The prehistoric tree cover in East African environment goes back to more than 6 million years, where the human ancestors and the ape relatives evolved, says a recent study by the University of Utah.

"Wherever we find human ancestors, we find evidence for open habitats similar to savannas – much more open and savanna-like than forested," said geochemist Thure Cerling, senior author of a study of the new method in the Thursday, Aug. 4, 2011 issue of the journal Nature.

eurekalert.org:Human Ancestors and Apes Lived in African Savannas

The scientists used chemical isotopes in ancient soil to measure prehistoric tree cover to study the prolonged existence of savannas. The result shows that it’s not just over the past 2 million years that the savannas became more expansive and the human ancestors likely spent time in narrow "gallery forests" along river corridors.

"This is the first method to actually quantify the amount of canopy cover, which is the basis for deciding if something is savanna," Cerling says.

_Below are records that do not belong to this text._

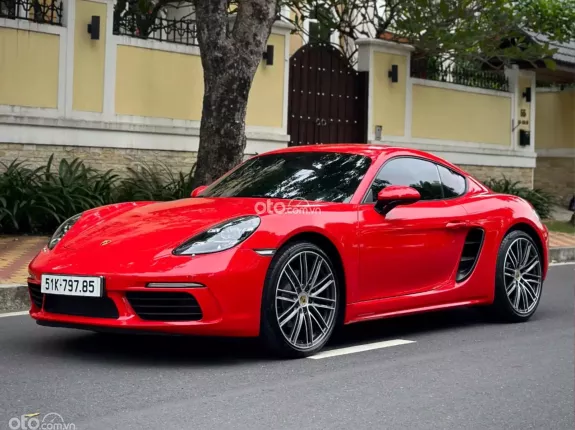 Porsche Cayman S Coupe 2022 - Phiên bản giới hạn Limited Edition siêu lướt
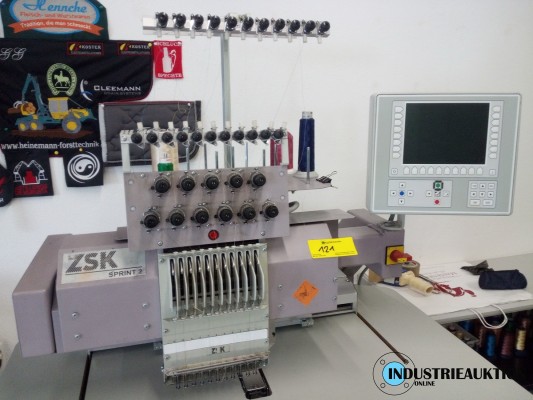 Stickautomat ZSK Sprint 2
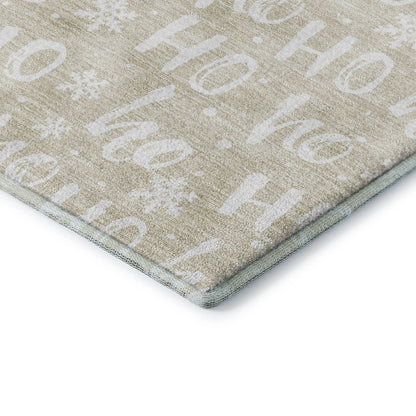 Dalyn Rugs Merry & Bright  Beige  Holiday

The new method was developed by correlating carbon isotope ratios in 3,000 modern soil samples with satellite photos of tree and vegetation cover at 75 tropical sites worldwide half in Africa, representing everything from closed forest to open grassland. That allowed scientists to determine the percent of tree and woody shrub cover millions of years ago based on carbon isotope ratios in fossil soils known as paleosols.

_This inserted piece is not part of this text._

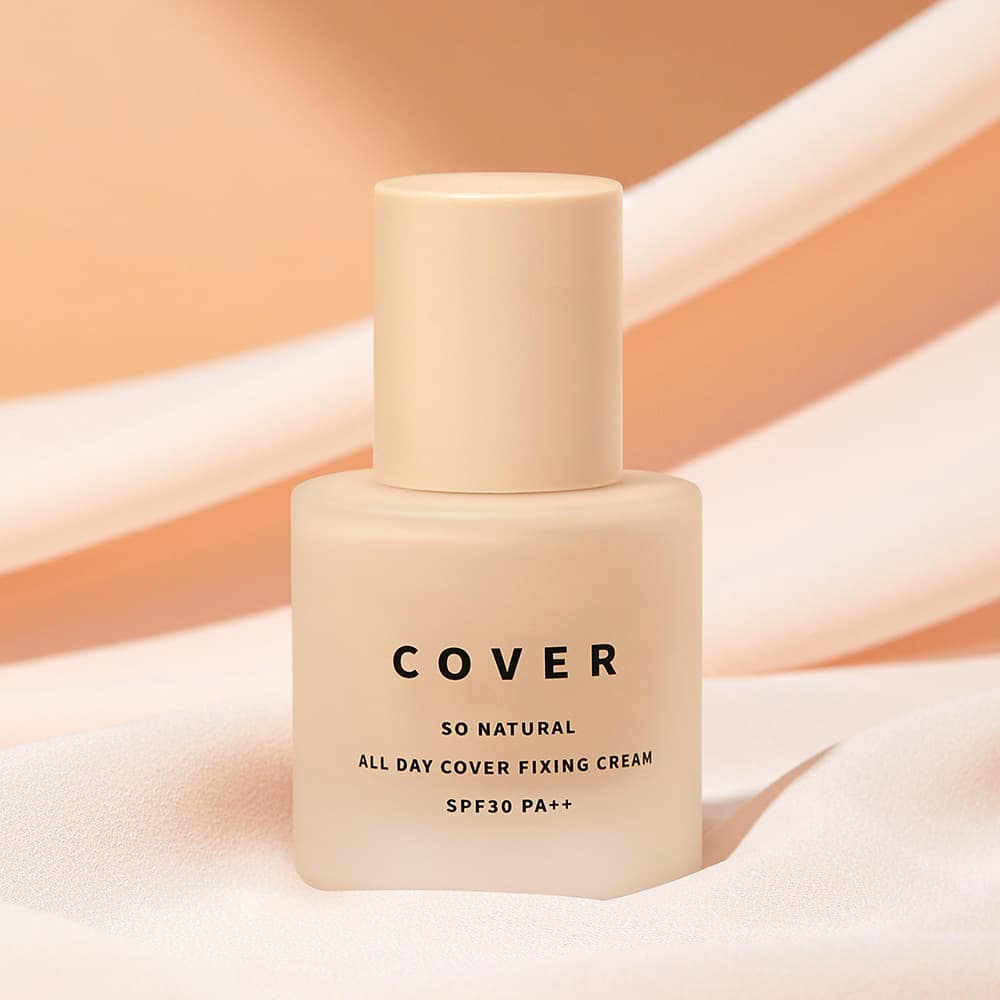 so natural Powder4Room All Day Cover Fixing Cream 30ml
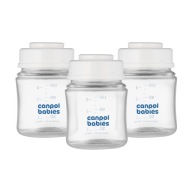 CANPOL ÉTELTÁROLÓ PALACK KÉSZLET 3x120ML 35/235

Cerling used the new method to analyze fossil soils and infer plant cover back to 7.4 million years ago and the analysis of 1,300 fossil soil samples from sites at or near where human ancestors and their relatives evolved shows that more than 70 percent of the sites had less than 40 percent woody cover, meaning they were wooded grasslands or grasslands.

"We conclude there have been open savannas all the time for which we have hominin fossils in the environments where the fossils were found during the past 4.3 million years" – the oldest fossils now accepted as human ancestors, Cerling says.